Law enforcement officers in Michigan are granted broad powers to perform their duties. They are limited, though, by the U.S. Constitution and other laws. When police officers violate the rights of citizens, those citizens may be able to turn to state or federal laws for recourse. Among the primary purposes of civil rights regulations is the protection of citizens from abuse by government officials. Recovery for victims of police misconduct often includes compensatory damages, punitive damages and attorneys’ fees.

Police officers are generally immune from lawsuits related to the performance of their duties unless they have engaged in unreasonable willful conduct. Liability will not be established in cases where officers have merely failed to exercise due care, meaning negligence is not enough in most cases. The civil rights law most often relied upon by victims of misconduct is Section 1983 of Title 42 of the U.S. Code. It was originally part of the Civil Rights Act of 1871.
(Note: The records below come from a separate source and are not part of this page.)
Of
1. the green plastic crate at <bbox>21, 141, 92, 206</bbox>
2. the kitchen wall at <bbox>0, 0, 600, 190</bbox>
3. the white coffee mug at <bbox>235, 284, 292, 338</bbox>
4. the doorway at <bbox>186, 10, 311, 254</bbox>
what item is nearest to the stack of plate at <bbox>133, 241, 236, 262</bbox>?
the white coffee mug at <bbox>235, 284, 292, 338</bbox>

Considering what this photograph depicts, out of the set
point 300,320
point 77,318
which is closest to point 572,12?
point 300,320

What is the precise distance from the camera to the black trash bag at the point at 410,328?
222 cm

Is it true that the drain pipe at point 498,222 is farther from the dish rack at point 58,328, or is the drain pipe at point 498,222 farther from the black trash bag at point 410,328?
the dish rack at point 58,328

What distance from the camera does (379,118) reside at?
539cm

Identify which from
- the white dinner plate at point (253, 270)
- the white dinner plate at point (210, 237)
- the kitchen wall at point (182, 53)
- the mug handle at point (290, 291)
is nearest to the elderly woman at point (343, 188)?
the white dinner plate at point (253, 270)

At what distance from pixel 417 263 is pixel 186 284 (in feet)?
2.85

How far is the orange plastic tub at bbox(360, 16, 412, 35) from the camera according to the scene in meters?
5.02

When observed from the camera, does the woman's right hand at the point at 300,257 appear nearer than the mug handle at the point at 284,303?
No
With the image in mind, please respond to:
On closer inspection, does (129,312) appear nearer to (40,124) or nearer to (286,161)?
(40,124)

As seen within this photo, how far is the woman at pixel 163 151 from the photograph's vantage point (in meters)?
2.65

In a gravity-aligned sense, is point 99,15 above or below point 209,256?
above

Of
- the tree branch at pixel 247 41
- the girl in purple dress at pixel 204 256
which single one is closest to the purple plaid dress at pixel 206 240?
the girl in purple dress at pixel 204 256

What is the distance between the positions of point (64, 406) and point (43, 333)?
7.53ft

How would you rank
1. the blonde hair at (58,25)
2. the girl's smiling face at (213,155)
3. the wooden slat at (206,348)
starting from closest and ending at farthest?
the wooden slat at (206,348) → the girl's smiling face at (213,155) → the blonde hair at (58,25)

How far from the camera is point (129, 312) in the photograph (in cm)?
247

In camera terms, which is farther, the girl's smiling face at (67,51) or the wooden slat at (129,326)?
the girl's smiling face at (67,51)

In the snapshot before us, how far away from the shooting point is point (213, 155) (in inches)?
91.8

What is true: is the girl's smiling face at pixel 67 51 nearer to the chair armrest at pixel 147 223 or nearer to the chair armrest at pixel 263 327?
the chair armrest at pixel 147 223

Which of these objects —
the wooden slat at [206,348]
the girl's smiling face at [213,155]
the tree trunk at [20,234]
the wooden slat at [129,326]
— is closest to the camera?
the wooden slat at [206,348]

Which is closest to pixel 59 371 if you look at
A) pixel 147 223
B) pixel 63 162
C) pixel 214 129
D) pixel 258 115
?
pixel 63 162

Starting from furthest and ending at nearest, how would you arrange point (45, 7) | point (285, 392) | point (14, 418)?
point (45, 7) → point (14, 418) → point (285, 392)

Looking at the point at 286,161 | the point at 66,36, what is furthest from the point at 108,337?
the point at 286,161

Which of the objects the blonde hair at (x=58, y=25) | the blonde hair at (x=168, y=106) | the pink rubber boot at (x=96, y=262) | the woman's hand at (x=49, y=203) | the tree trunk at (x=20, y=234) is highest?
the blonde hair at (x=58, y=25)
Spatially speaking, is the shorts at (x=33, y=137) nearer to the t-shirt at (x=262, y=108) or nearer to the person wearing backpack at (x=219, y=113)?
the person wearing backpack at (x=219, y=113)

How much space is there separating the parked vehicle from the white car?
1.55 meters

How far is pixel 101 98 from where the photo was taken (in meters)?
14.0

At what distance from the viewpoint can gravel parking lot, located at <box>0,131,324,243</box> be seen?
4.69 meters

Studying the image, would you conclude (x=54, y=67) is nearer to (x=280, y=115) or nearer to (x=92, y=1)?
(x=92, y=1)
Section 1983 makes it illegal for any official acting based on the authority of state law to deprive someone of his or her Constitutional or federal rights. Claims commonly brought against law enforcement officers include false arrest, malicious prosecution and use of excessive force. False arrest is a claim that police have violated the person’s right against unreasonable seizure as granted by the Fourth Amendment.

The victim of a malicious prosecution must demonstrate that the officer initiated a criminal proceeding without probable cause, with malice, and that the case did not result in a conviction. Whether excessive force was used is a question that depends on the specific facts of the case. An attorney with experience in criminal law may be able to help in cases of police misconduct by determining whether rights have been violated.